◆ Dataset

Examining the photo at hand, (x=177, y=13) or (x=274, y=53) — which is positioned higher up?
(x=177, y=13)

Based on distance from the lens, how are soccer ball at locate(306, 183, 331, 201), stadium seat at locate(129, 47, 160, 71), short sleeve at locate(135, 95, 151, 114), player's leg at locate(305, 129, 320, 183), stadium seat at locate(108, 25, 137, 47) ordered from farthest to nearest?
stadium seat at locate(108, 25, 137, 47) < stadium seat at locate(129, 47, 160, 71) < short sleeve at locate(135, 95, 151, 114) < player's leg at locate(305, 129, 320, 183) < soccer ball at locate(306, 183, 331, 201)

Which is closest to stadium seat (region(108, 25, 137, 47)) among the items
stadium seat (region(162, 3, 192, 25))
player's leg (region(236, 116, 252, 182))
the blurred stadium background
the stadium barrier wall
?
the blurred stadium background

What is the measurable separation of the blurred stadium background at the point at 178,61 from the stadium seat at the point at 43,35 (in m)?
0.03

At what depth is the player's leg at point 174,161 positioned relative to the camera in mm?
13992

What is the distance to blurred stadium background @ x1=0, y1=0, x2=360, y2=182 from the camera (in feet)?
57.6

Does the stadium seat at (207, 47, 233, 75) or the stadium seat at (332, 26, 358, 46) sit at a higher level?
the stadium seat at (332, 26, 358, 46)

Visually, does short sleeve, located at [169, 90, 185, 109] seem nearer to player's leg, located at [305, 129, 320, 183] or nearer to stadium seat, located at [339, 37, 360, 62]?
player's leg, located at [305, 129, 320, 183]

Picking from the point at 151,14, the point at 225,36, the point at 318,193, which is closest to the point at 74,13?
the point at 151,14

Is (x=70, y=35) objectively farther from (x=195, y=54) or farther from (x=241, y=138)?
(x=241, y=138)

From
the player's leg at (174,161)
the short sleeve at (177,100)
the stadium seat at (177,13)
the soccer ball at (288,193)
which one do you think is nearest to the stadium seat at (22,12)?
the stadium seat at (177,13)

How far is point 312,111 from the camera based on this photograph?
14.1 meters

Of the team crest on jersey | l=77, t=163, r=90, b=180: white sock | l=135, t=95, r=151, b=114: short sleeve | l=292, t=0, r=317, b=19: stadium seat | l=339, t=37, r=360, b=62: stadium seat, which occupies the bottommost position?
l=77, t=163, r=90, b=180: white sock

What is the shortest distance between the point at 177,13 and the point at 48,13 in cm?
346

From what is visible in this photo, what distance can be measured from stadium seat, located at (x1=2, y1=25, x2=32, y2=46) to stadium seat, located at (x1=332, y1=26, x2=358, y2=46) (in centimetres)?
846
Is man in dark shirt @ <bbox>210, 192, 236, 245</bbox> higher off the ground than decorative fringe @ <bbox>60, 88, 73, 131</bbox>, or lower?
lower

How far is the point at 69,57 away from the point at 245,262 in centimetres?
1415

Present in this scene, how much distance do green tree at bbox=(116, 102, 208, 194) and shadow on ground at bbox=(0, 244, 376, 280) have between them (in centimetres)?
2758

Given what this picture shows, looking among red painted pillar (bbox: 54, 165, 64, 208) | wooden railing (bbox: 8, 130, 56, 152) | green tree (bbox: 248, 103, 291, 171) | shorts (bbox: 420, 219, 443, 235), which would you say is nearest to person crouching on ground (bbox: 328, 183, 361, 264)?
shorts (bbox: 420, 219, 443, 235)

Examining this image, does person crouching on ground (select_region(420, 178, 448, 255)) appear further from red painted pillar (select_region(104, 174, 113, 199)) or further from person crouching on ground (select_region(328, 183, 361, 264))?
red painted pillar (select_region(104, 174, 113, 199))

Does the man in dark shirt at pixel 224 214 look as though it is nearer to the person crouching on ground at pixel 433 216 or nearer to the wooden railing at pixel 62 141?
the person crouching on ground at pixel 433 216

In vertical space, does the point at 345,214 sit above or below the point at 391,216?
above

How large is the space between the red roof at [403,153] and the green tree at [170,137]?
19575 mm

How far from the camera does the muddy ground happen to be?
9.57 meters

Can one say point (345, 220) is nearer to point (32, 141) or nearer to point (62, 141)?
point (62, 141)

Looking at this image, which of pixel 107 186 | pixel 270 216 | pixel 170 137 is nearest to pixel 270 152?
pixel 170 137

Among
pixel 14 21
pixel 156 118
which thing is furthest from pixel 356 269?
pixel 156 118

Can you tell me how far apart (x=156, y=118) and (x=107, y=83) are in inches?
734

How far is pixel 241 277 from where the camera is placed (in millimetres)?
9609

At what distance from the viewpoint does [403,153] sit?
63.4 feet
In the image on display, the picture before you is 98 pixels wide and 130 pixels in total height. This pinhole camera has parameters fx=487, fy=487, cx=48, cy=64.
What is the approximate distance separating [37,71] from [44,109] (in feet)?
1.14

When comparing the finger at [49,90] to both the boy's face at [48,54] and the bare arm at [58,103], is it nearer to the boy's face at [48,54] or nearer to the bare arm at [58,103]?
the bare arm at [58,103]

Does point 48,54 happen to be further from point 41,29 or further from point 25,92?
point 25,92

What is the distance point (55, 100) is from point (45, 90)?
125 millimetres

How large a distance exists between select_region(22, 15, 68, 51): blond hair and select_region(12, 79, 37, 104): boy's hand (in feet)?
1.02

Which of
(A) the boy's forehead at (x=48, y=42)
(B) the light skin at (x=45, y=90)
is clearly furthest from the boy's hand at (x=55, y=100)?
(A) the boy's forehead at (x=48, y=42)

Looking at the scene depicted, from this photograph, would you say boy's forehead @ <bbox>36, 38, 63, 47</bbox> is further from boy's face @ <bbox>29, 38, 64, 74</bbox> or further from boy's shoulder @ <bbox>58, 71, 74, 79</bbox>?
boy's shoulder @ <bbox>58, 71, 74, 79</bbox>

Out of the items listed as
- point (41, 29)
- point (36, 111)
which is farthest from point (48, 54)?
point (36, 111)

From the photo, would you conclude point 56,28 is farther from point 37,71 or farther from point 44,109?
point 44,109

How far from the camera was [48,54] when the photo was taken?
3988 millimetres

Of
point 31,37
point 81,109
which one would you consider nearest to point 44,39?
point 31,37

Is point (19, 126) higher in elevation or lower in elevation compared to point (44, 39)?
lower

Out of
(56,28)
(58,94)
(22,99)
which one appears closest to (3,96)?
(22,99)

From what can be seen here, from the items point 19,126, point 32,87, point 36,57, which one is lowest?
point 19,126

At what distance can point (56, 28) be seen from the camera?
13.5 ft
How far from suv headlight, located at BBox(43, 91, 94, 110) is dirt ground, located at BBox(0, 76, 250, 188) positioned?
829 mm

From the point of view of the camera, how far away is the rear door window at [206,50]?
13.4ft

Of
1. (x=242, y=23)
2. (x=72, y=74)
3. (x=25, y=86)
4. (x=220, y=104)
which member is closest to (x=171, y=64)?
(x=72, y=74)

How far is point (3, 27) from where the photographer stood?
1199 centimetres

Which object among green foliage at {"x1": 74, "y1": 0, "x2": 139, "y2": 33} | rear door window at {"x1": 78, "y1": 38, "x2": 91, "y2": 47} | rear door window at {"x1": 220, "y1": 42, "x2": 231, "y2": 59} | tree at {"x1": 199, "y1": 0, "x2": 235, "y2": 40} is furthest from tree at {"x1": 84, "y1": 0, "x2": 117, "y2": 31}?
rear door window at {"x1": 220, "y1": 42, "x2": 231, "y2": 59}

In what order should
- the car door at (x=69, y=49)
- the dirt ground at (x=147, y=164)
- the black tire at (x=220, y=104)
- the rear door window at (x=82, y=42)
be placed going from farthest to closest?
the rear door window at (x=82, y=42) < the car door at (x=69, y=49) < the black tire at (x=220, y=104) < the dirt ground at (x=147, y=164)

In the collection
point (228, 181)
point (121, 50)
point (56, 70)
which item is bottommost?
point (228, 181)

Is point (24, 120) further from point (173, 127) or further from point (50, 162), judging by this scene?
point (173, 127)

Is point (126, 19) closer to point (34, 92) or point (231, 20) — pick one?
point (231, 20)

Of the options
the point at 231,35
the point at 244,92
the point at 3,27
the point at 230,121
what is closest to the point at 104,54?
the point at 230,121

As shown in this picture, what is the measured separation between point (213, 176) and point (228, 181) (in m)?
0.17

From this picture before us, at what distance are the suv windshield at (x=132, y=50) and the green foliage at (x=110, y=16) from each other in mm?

◆ Task brief
Write out exactly the lines of the entries above that run from the line containing "In what order should" through the last line, including both.

◆ Task answer
In what order should
- the car door at (x=69, y=49)
- the dirt ground at (x=147, y=164)
- the black tire at (x=220, y=104)
- the rear door window at (x=82, y=42)
be placed going from farthest to closest?
the rear door window at (x=82, y=42) < the car door at (x=69, y=49) < the black tire at (x=220, y=104) < the dirt ground at (x=147, y=164)

In the collection
point (228, 181)
point (121, 50)
point (56, 70)
which item is bottommost?
point (228, 181)

Is point (24, 120) further from point (173, 127) or further from point (50, 162), judging by this scene?
point (173, 127)

Is point (126, 19) closer to point (34, 92) or point (231, 20) — pick one?
point (231, 20)

Of the options
the point at 231,35
the point at 244,92
the point at 3,27
the point at 230,121
what is closest to the point at 104,54?
the point at 230,121

As shown in this picture, what is the measured separation between point (213, 176) and point (228, 181) (in m)?
0.17

From this picture before us, at what distance are the suv windshield at (x=132, y=50) and the green foliage at (x=110, y=16) from each other in mm?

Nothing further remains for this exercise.